« En 2001, au festival de haine de Durban, nos seuls alliés étaient les associations de Roms, de Slaves d’Europe de l’Est et de LGBT – tous destinés à l’extermination par Hitler. »

« Les Juifs ont besoin des non-Juifs pour combattre l’antisémitisme, les Noirs des Blancs contre le racisme, les femmes des hommes pour leurs droits, et les homosexuels des hétérosexuels. »

Paris, le 8 avril 2019

Le Centre Simon Wiesenthal a fermement condamné la loi adoptée à Brunei le 3 avril dernier condamnant à la peine de mort par lapidation les homosexuels, les femmes accusées d’adultère, ainsi que d’autres auteurs de crimes invoqués au nom de la charia.

Le directeur des Relations internationales du Centre, Shimon Samuels, expliquait qu’« en 1999, pendant les préparatifs de la conférence des Nations unies sur le racisme de 2001 – le festival de haine antisémite de Durban –, j’étais le seul élu juif au Comité directeur international de ce forum, duquel j’ai été physiquement expulsé à mon arrivée à Durban… Là, nos seuls alliés étaient les associations de Roms, de Slaves d’Europe de l’Est et de LGBT (lesbiennes, gays, bisexuels et transgenres). Tous avaient été destinés à l’extermination par Hitler ».

Le Centre saluait la campagne menée par George Clooney et Elton John invitant à boycotter le patrimoine hôtelier international du sultan de Brunei, à commencer par le prestigieux Dorchester de Londres.

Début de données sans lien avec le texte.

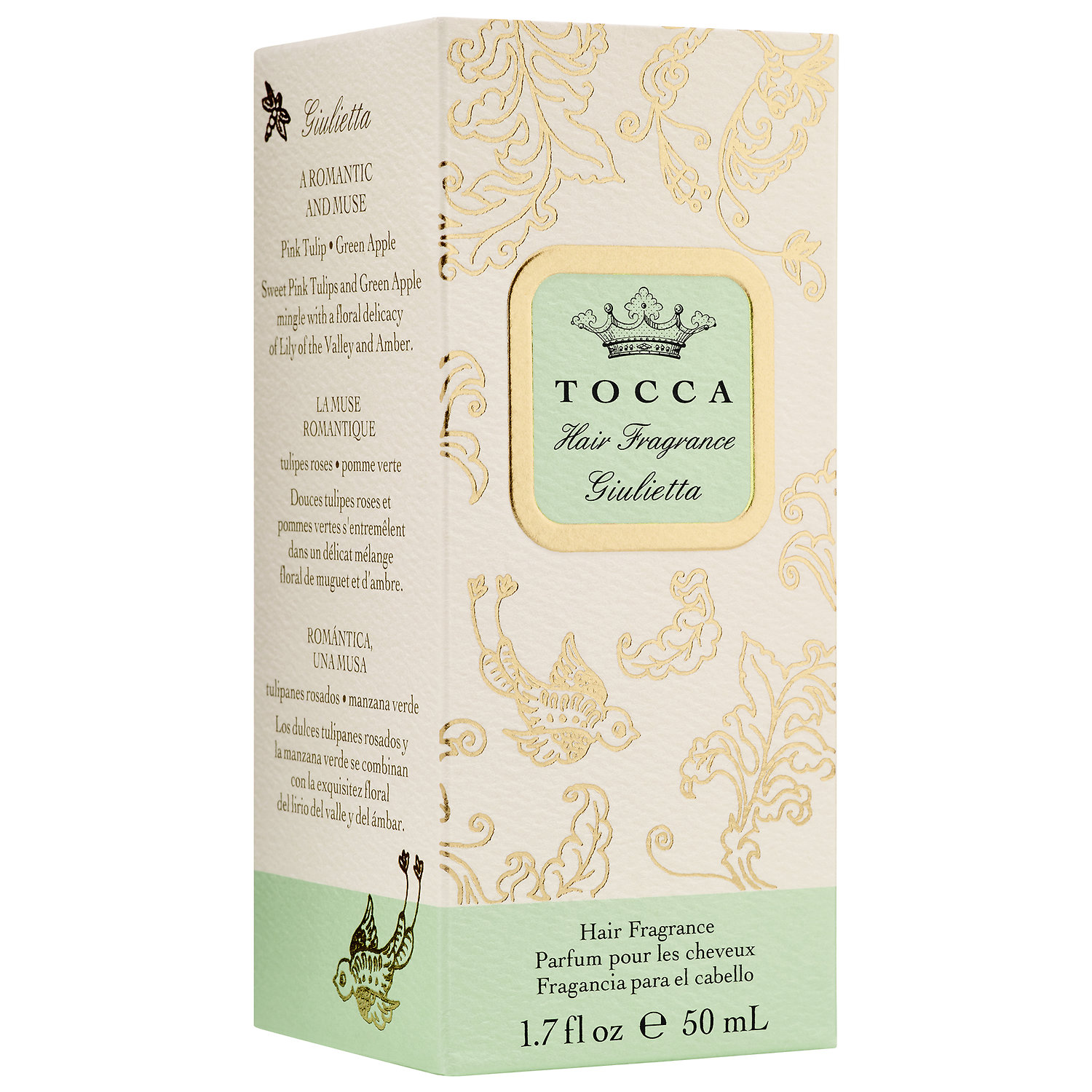 tocca hair mist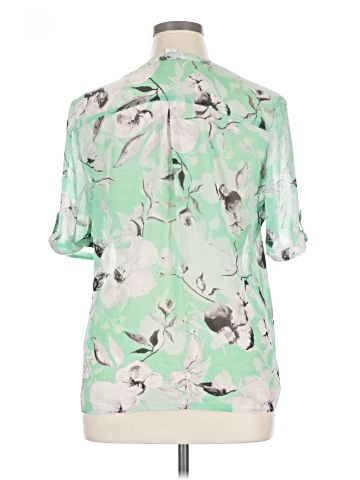 Jaclyn Smith Short Sleeve Blouse (view 2)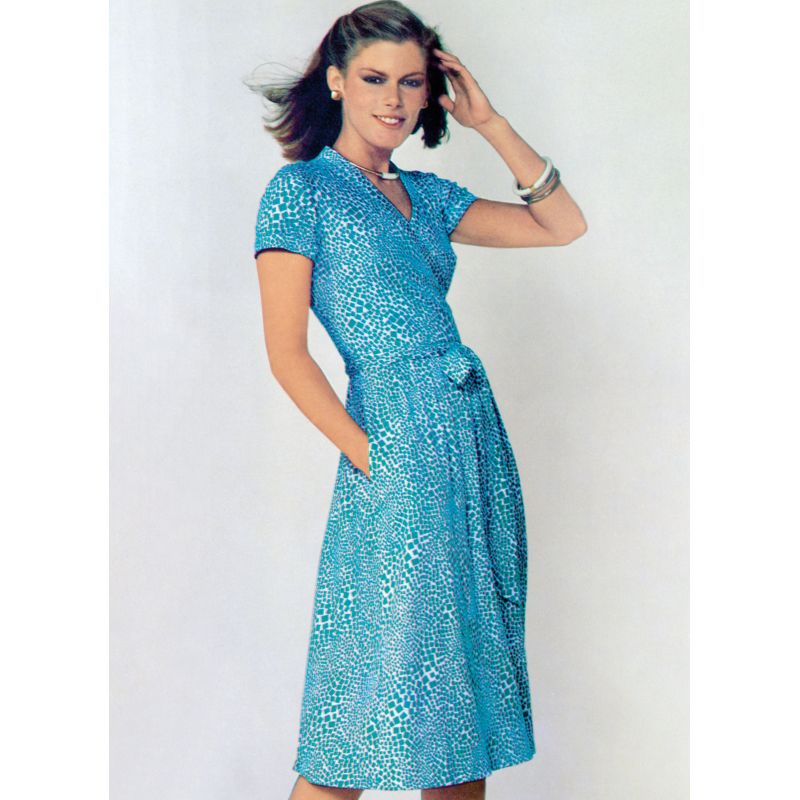 Patron Vogue 2040 U5 - Robe portefeuille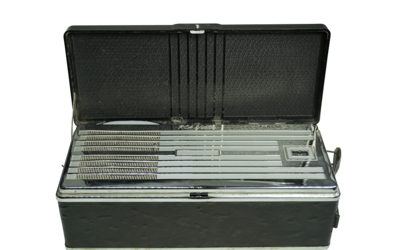 Poste radio « RCA Victor » BP 10 ayant appartenu à Paul Rivière (Compagnon de la Libération) Don de Madame Rivière Musée de l’Ordre de la Libération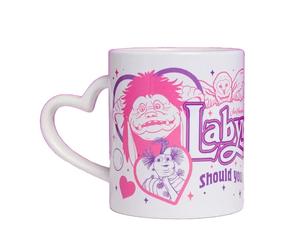 Labyrinth Friends MugOne Size White TT945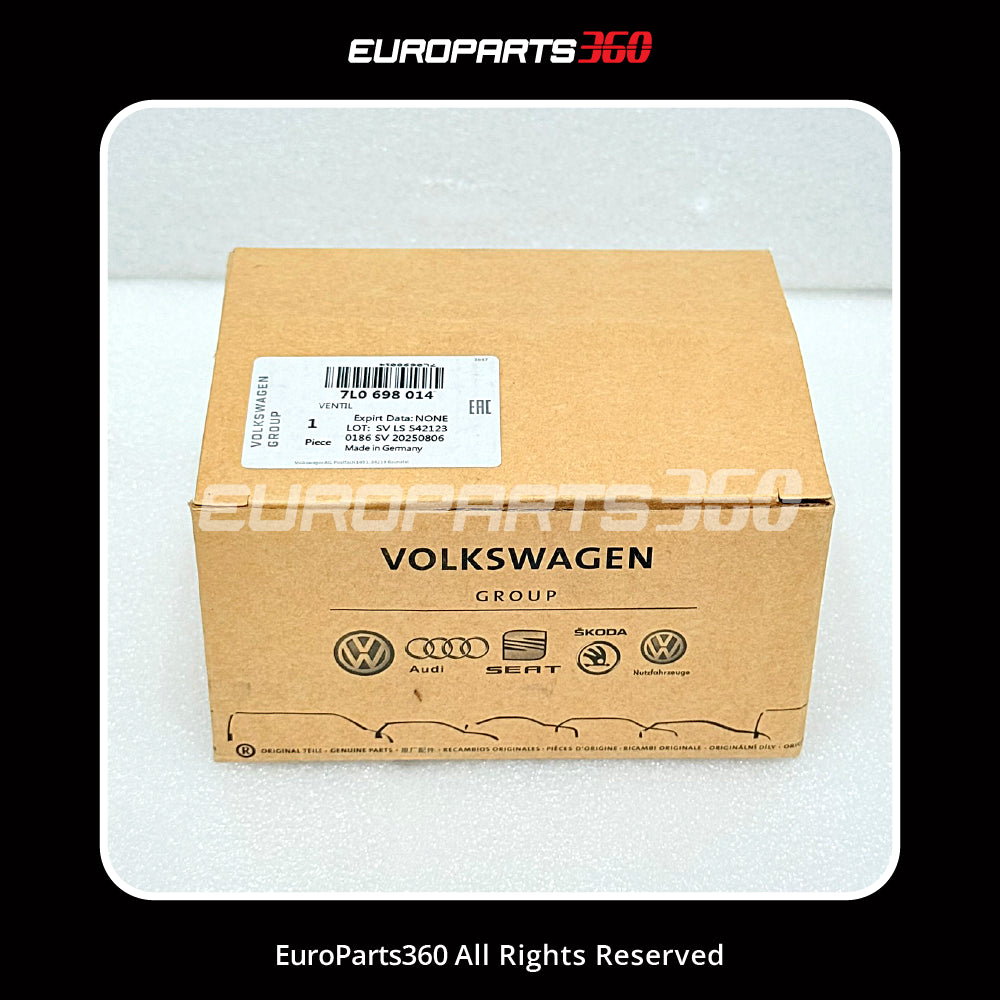 Audi Q7 Air Suspension Compressor Valve Block (7L0698014)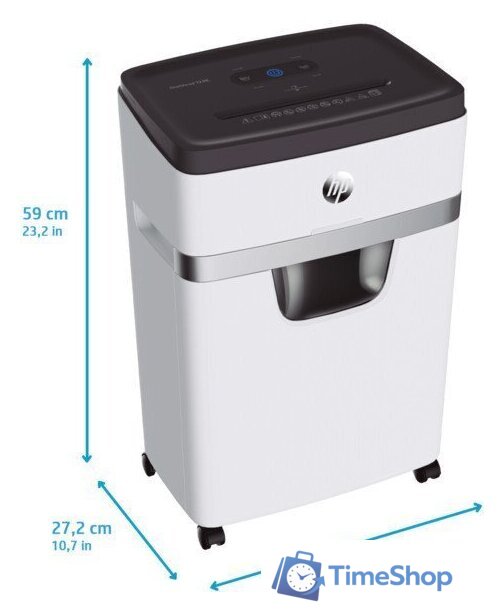 Шредер HP OneShred 12MC - Изображение №9 — Интернет-магазин Time-Shop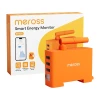 Meross EM06P-EU oranžový inteligentní monitor spotřeby energie s Wi-Fi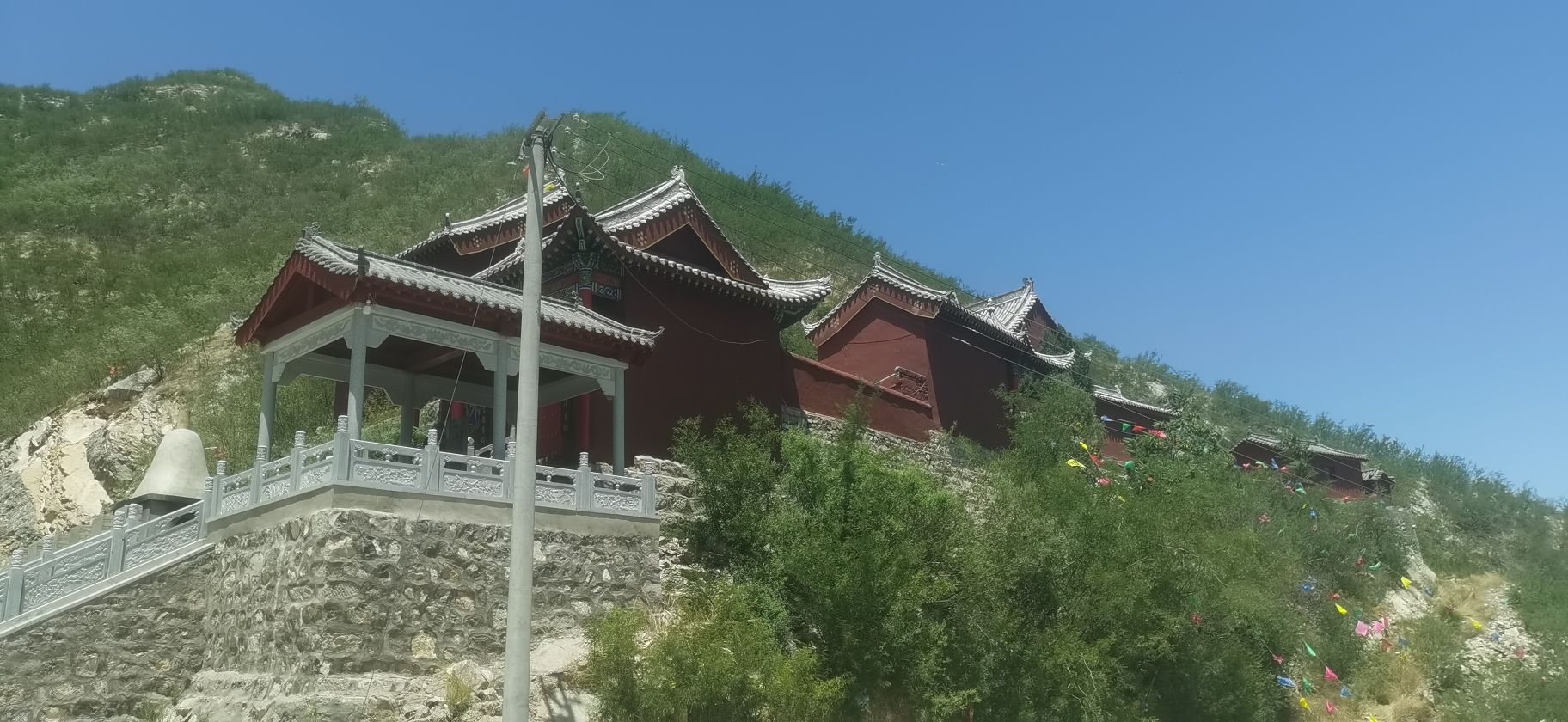 青云山五龙圣母庙实景照片
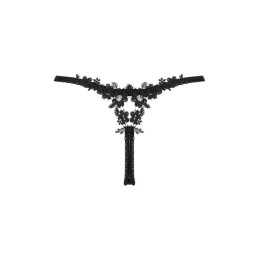 OBSESSIVE - CELIA NOIR TANGA M/L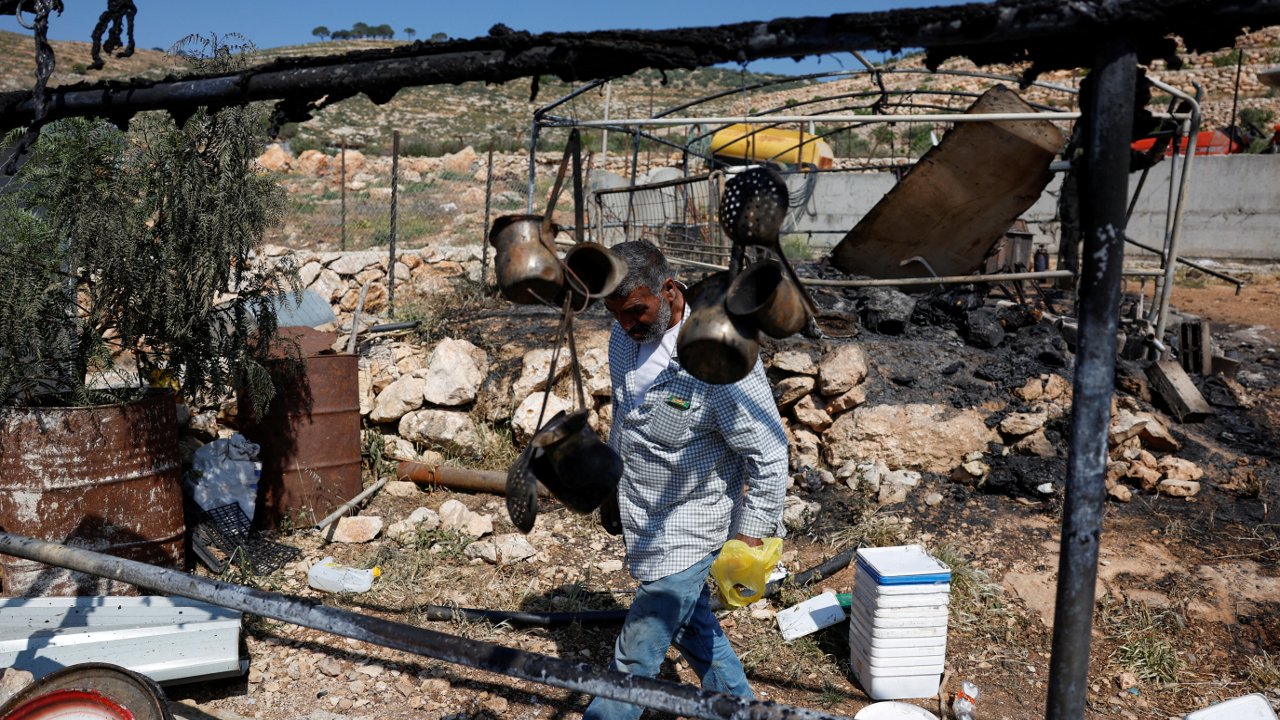 Batı Şeria'da yerleşimci şiddeti: İki Filistinli öldü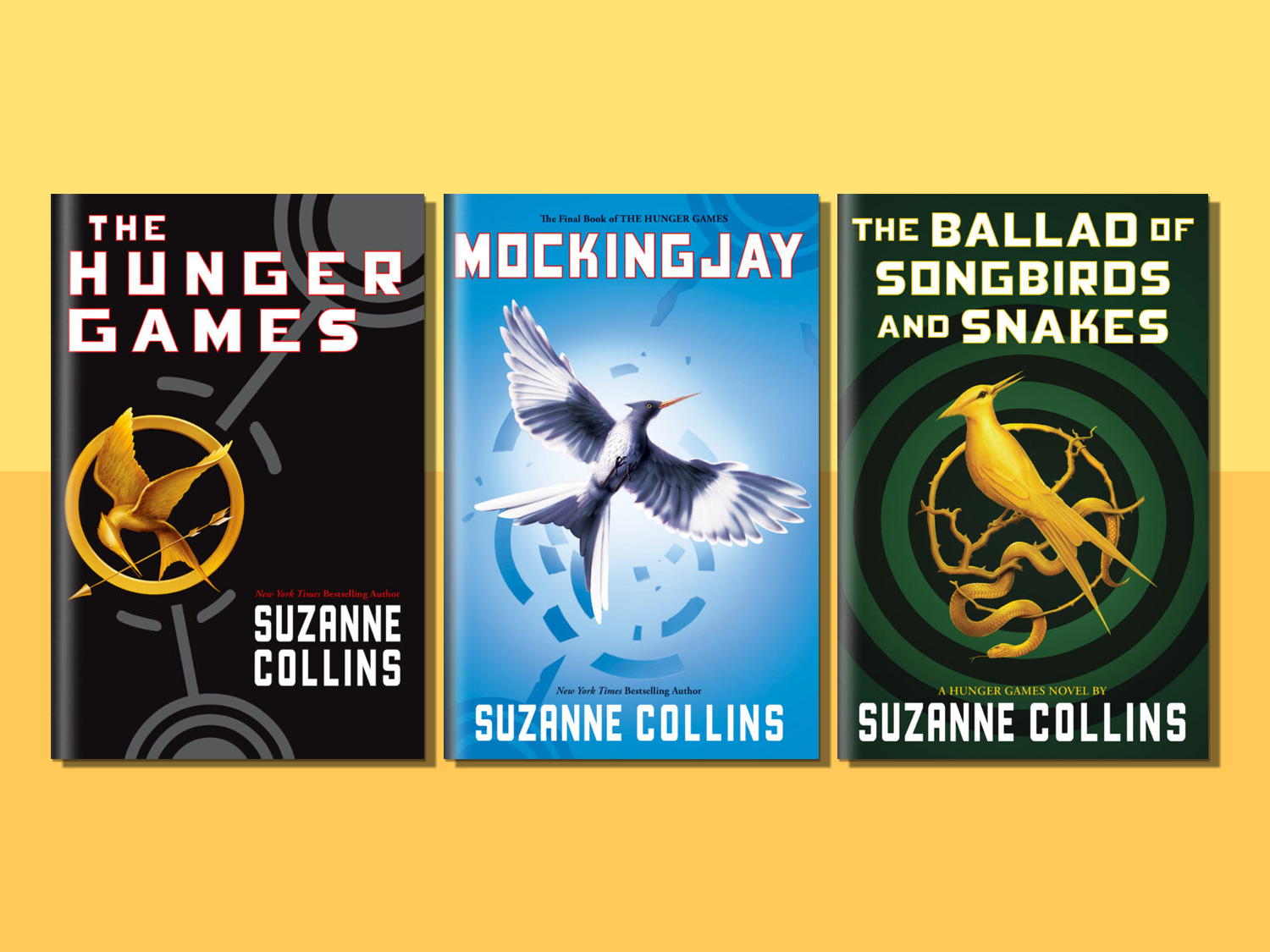 The Heart-Pounding Books in The Hunger Games Series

Le monde entier exprimait son horreur, notamment, en Grande-Bretagne, la Royal Air Force et la Royal Navy. Même le Conseil des droits de l’homme de l’ONU, d’habitude si focalisé contre Israël, a annoncé que « l’application de cette peine de mort enfreint la loi internationale ».

A la fin des années 1990, le travail du Centre Wiesenthal sur les restitutions aux requérants de l’Holocauste avait incité d’autres victimes du nazisme à lui demander conseil. Entre autres, les LGBT allemands s’étaient tournés vers nous. Ils tentaient de récupérer l’Institut des sciences sexuelles de Magnus Hirschfeld, à Berlin, pour y fonder un musée à la mémoire des Gays. Ce sont les livres de cette bibliothèque, tous jetés au bûcher lors de l’autodafé de 1933, que l’on voit brûler dans les films de Goebbels.

« Lors de l’inauguration du musée restitué, j’ai été invité à prendre la parole. J’ai soutenu que les Juifs ont besoin des non-Juifs pour combattre l’antisémitisme, les Noirs des Blancs contre le racisme, les femmes des hommes pour leurs droits, et les homosexuels des hétérosexuels... Voilà notre message à Brunei », concluait M. Samuels.